In celebration of Kevin Worden’s star turn as Teyve in the Mammoth Lakes Repertory Theater production of Fiddler on the Roof which runs through Sunday, I will imagine a Mammoth Lakes Town Councilmember “speaking with God” from the dais at the last Council meeting, April 7. (Photo: Horowitz)
Dear God, what am I to do about Old Anatevka Place? On the one hand, we must be favorable to business. Won’t a rising tide lift all milk carts, even my own? Then I won’t have to pull it. Maybe I can just float. But on the other hand, will the rising tide drown my horse? But on the other hand, he’s no use to me now, since he can’t walk, so what does it matter if he drowns?
Ah, I see the Tsar in the audience. He’s a good Rustian. Better than most. I wonder what he thinks of this plan. On the one hand, he must be pleased. He will see that we are prepared to give he and his kind everything they desire so long as they remain fixated upon the capital markets in distant Kiev. But what will happen when the capital markets in Kiev become fixated upon us? Will they let my simple house stand when they can stack 20 in its stead? Will they bring in their milk from the Vons Kiev? Will a simple milkman have a place in Old Anatevka Place? Will the Rustians mind if my new milk cow poops in its parking stall?
What do my fellow Councilmembers think? Ah, I see Lazar is in favor. But he is a butcher. It is no big thing for him to have blood on his hands. But what of the Yenta? Ah, I see she is prepared to roll with the times and make her own match. For herself!?! Maybe she will work for the Big Red Rustian making sandwiches out of processed cheese and Wonder Bread. The wise rabbi. What does he think? What does it matter? He is soon leaving for that lawless region of Renatevka to wrestle with the one-armed bandits.

○ ○ ○ ○ ○

Problems to work on:
- a) In the parody, on what date was the Town Council meeting that it imagines?
- b) Rewrite the paragraph of the parody that begins "What do my fellow Councilmembers think?" as a short list that keeps its main facts.
The lines that come next are from a different source than the parody.

Source data:
○ ○ ○ ○ ○

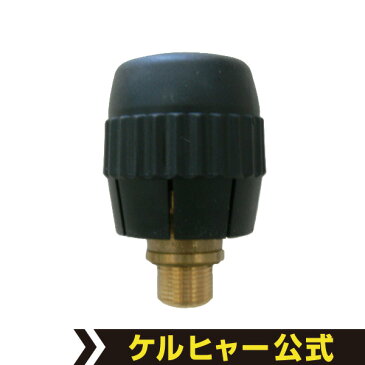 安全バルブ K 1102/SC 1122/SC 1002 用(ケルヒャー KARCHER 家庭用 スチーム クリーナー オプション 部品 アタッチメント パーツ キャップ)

○ ○ ○ ○ ○

Responses per task:
- a) April 7

- b)
- Lazar, a butcher, is in favor, since having blood on his hands is no big thing for him.
- The Yenta is ready to roll with the times and make her own match, for herself, and maybe will work for the Big Red Rustian making sandwiches of processed cheese and Wonder Bread.
- The wise rabbi's opinion hardly matters, because he is soon leaving for Renatevka to wrestle with the one-armed bandits.